Chancen & Risiken für Europa
- Chance: Der dezentrale, wettbewerbsorientierte Ansatz fördert Modelle, die sich an lokale Bedürfnisse anpassen und voneinander lernen – etwa Apotheken-basierte Abgaben in der Schweiz oder Luxemburgs moderaten Eigenanbau (BAG; Luxemburg Regierung).
- Risiko: Deutschlands Bremsmanöver (Importdeckel + MedCanG-Nachschärfung) könnte den größten EU-Markt an agilere Nachbarn und globale Anbieter verlieren – zulasten von Innovation und Patientenzugang (Reuters; krautinvest).
Europa erlebt eine faszinierende Cannabis-Dynamik, doch Deutschland scheint die eigene Party zu verpassen. Während unsere Nachbarn pragmatische, wirtschafts- und patientenfreundliche Lösungen erproben, verstricken wir uns in ideologischen Grabenkämpfen.
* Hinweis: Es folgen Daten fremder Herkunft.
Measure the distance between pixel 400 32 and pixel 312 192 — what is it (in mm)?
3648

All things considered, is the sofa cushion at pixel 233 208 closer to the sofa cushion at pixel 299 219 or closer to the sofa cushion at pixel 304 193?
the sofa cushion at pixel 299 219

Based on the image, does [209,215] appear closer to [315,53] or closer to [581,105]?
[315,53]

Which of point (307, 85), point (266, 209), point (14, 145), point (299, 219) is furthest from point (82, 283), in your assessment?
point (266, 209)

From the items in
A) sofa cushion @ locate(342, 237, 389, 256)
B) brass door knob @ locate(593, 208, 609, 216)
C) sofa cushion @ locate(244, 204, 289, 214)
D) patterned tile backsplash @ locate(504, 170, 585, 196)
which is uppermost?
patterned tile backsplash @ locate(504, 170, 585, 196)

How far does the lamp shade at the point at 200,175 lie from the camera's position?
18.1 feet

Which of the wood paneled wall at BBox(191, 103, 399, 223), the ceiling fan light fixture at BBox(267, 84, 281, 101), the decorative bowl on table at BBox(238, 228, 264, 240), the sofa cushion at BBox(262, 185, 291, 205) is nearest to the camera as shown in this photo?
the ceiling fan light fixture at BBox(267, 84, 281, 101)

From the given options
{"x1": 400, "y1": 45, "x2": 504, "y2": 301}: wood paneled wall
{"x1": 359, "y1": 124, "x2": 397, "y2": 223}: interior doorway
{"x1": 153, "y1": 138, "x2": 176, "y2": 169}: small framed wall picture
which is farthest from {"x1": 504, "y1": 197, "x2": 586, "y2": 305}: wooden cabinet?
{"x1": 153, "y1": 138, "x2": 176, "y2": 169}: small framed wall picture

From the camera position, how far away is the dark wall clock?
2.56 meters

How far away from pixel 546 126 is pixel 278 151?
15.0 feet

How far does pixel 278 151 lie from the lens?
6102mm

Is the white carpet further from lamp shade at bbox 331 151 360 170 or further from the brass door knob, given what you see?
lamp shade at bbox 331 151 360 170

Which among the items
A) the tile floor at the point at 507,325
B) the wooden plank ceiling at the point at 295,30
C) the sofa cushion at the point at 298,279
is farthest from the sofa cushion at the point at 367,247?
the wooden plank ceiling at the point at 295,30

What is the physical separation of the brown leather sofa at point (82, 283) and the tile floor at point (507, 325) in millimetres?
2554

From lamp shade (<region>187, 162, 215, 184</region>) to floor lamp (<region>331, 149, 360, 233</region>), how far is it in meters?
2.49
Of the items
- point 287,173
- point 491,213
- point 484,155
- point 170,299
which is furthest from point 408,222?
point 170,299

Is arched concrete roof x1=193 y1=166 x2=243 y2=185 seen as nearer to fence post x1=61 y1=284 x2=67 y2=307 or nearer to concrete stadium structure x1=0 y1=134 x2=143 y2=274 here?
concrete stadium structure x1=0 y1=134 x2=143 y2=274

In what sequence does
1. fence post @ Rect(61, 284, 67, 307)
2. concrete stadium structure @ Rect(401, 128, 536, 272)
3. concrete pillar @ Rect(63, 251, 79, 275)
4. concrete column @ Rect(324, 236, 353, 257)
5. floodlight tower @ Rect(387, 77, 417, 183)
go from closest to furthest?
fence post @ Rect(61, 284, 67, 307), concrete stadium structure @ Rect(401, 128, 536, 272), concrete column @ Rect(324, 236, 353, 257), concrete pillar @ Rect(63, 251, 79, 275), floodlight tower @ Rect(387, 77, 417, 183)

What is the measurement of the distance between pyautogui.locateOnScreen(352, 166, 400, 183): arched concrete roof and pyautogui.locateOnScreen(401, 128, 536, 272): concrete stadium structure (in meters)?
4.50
Die aktuelle Politik ist ein gefährlicher Cocktail aus Planungsversagen und Regulierungswut. Europa 2025 steht zwischen Paragraf und Praxis – und wer sich wie Deutschland nur auf die Paragrafen verlässt, wird von der Realität und der internationalen Konkurrenz überholt.